(Set task 1) Condense the paragraph of the Icky Thump review that begins "Almost every song on Icky Thump" into a bulleted list that keeps its main facts.
(Set task 2) Using the Icky Thump review, answer yes or no for each statement and quote the words that decide it: (a) Icky Thump includes songs built around piano. (b) The song 'Icky Thump' contains the album's first guitar solo. (c) Icky Thump is closer to Elephant than to De Stijl.
(Set task 3) Rewrite the part of the Icky Thump review that opens with the words "Unlike ‘Blue Orchid’" and closes with "most brutal either.", putting "prophet" in place of "preacher".

(Document segment)
Featuring: The White Stripes

Written by: Al Cottrill
Published: May 14th '07

Icky Thump is certainly another step forward for The White Stripes. Cherry-picking from a century of the nation’s musical genres, Icky Thump is a crush of styles, each interpreted through The White Stripes distinctive lens. It’s delta-blues, desert-rock, thrash metal; full of styles that are uniquely, identifiably American. It’s a powerful patriotism, aurally as if the British invasion never happened, and broad reaching in its reference to the music of the oppressed, angry and dispossessed.

Almost every song on Icky Thump deals with turmoil of some description: betrayal, desertion, and of course, the blues. When Jack’s not lamenting his own pitiful state, he’s preaching at others to improve theirs. In a major shift from Get Behind Me Satan, there are no songs based around piano, the guitar focus that replaces it instilling the album with a masculine tone, only helped by its focus on the blues. The poverty (and inequality) this genre is rooted in is also referenced, and combines with the rebellion and power of metal to provide Icky Thump with its dissonant feel. It is a blues record, no doubt, but it carries in it half a century’s influence of the many styles that grew out of this genre. The White Stripes have been here before, looking to Robert Johnson et al for guidance, and Icky Thump is a lot closer to De Stijl than Elephant or Get Behind Me Satan.

Unlike ‘Blue Orchid’ to Get Behind Me Satan, ‘Icky Thump’ is a fair appraisal of the album’s content. The single’s angry, biting edge (that you’ve no doubt heard) carries through the album, here Jack acting as preacher, addressing America’s hypocrisy and complacency in his direct address to “White America”. It also contains the first of many guitar solos included on the album, and not the most brutal either.

Following on with one of the more conventional songs on the record, ‘You Don’t Know What Love Is (You Just Do As You’re Told)’ is the sound of Jack’s version of American country bar-rock, his distinctive delivery twisted into a country twang. It is a fuller sound than on previous albums, as Jack dispenses the hard-love from behind the chicken-wire: “You just keep repeating/Those empty-eyed ‘I love you’s’/And until you see you deserve better/I’m gonna lay right into you”. It is still country, but without a cringe, the White Stripes throwing in trademark descending chord progressions, similar to ‘Dead Leaves And The Dirty Ground’ and retaining the rough-edges that have become their calling-card. Like the rest of their albums, there are a few conventional, mainstream-friendly tracks that keep The White Stripes’ albums entrenched on the radio, while allowing them to experiment around them. This is one of those.

(Data supplied)
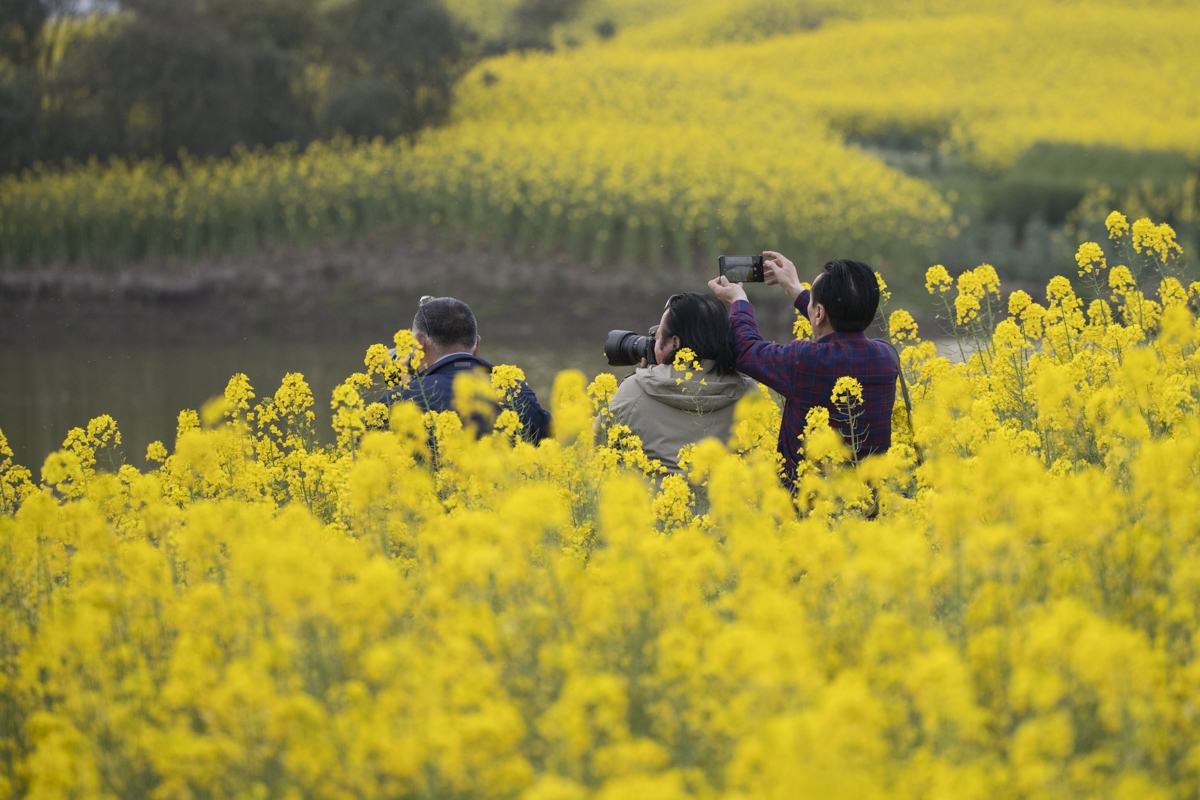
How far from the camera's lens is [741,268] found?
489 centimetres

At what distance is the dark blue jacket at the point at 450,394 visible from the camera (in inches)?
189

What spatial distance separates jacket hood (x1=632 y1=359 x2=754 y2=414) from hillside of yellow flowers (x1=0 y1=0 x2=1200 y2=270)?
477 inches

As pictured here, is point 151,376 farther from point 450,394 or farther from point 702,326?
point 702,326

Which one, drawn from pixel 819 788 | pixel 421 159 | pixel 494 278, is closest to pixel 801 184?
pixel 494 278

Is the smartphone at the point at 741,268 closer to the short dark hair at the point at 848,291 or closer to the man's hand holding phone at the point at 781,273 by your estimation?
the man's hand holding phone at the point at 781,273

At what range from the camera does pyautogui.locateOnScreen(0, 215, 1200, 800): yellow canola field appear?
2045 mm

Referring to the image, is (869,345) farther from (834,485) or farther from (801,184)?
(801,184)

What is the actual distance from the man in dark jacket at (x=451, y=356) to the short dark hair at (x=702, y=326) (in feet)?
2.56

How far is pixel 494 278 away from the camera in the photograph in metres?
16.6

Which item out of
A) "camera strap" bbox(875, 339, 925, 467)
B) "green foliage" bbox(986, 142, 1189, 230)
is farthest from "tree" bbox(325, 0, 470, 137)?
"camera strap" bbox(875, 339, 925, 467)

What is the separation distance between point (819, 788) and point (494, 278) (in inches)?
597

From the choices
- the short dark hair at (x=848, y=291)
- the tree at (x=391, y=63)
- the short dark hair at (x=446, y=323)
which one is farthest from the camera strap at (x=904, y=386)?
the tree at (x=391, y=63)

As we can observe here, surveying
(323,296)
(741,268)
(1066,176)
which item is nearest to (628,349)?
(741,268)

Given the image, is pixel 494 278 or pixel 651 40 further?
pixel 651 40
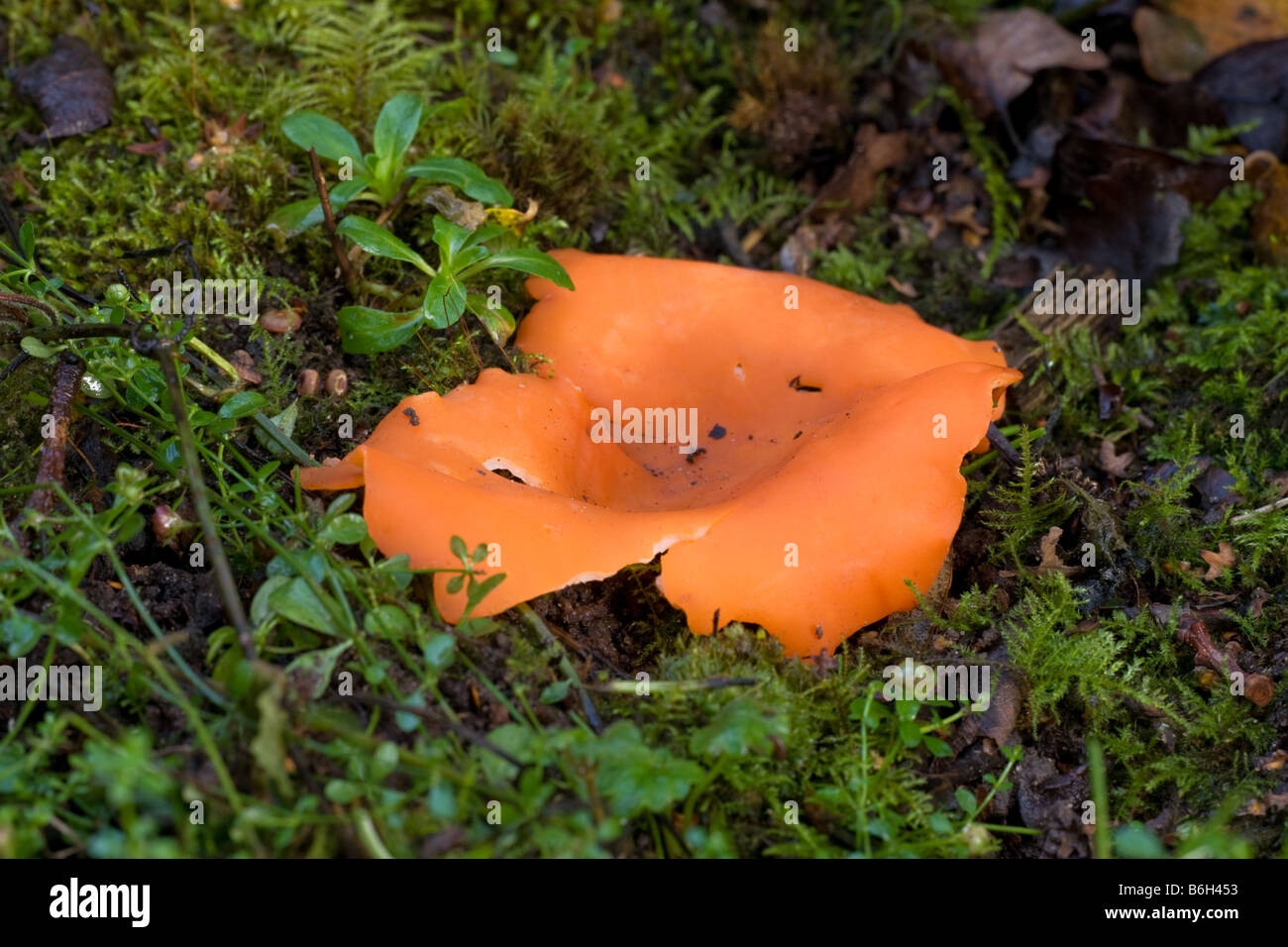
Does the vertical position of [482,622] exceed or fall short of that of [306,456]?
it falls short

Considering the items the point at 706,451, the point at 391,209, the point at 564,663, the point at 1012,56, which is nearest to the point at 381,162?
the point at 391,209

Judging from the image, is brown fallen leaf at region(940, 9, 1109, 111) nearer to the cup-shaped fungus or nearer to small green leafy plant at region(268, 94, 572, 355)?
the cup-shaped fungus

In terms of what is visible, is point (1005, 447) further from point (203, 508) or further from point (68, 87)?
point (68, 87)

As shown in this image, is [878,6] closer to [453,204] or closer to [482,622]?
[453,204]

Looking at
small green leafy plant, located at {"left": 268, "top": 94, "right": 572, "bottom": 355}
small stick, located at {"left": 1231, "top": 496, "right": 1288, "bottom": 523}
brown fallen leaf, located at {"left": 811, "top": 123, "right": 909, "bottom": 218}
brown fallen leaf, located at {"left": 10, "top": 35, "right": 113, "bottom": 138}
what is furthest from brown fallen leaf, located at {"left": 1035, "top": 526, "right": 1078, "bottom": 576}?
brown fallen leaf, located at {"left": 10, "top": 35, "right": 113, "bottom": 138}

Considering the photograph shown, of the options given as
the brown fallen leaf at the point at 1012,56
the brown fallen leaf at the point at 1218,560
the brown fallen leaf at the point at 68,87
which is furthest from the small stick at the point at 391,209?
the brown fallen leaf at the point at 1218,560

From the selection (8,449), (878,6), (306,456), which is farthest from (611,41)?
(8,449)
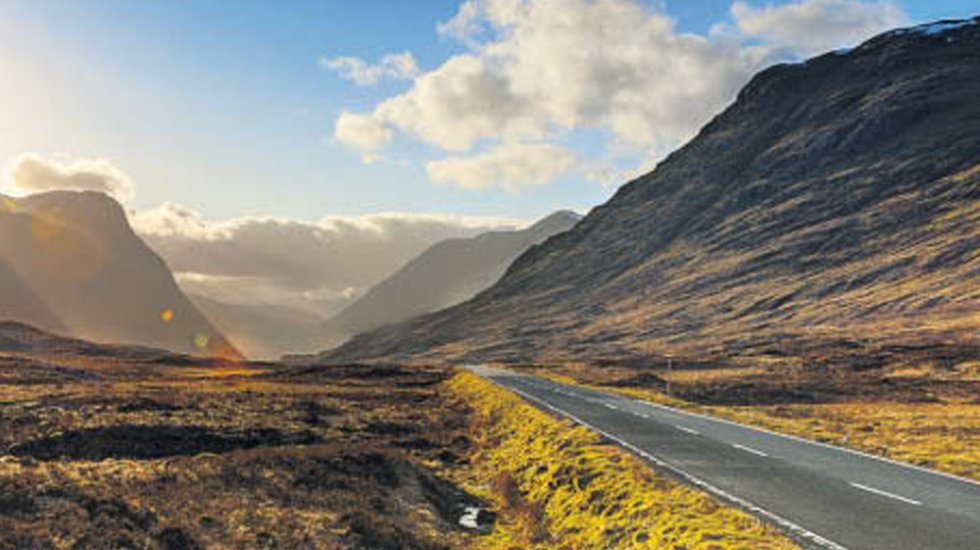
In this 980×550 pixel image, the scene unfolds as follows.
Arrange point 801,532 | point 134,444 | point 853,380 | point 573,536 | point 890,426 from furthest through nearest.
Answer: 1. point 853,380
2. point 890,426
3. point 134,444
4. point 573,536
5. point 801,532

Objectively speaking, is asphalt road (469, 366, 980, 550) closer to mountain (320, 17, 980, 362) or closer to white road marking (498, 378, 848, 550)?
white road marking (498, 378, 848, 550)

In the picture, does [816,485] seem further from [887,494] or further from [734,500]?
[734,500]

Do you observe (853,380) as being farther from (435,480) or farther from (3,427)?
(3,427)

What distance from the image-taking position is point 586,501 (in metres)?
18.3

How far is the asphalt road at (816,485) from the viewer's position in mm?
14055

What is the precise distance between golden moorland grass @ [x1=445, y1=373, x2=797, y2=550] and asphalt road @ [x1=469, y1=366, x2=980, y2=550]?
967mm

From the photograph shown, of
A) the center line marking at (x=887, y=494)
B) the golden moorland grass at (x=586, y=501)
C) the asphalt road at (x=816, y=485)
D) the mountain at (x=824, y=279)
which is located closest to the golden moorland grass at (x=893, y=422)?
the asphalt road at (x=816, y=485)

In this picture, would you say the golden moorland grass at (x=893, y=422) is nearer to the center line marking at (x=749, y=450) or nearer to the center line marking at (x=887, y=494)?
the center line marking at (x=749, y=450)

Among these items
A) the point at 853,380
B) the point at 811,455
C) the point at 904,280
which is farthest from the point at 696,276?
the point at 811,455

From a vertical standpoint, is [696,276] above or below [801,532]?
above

(Written response 1)
- Nearly every song deals with turmoil such as betrayal, desertion and the blues.
- Jack either laments his own state or preaches at others to improve theirs.
- Unlike Get Behind Me Satan, the album has no piano-based songs. Its guitar focus and blues focus give it a masculine tone.
- The poverty and inequality behind the blues are referenced and combine with metal's rebellion and power to create a dissonant feel.
- It is a blues record that carries half a century of influence from styles that grew out of the blues.
- The band has drawn on Robert Johnson and others before, and the album is closer to De Stijl than to Elephant or Get Behind Me Satan.

(Written response 2)
(a) No: "there are no songs based around piano"
(b) Yes: "It also contains the first of many guitar solos included on the album"
(c) No: "Icky Thump is a lot closer to De Stijl than Elephant or Get Behind Me Satan"

(Written response 3)
Unlike ‘Blue Orchid’ to Get Behind Me Satan, ‘Icky Thump’ is a fair appraisal of the album’s content. The single’s angry, biting edge (that you’ve no doubt heard) carries through the album, here Jack acting as prophet, addressing America’s hypocrisy and complacency in his direct address to “White America”. It also contains the first of many guitar solos included on the album, and not the most brutal either.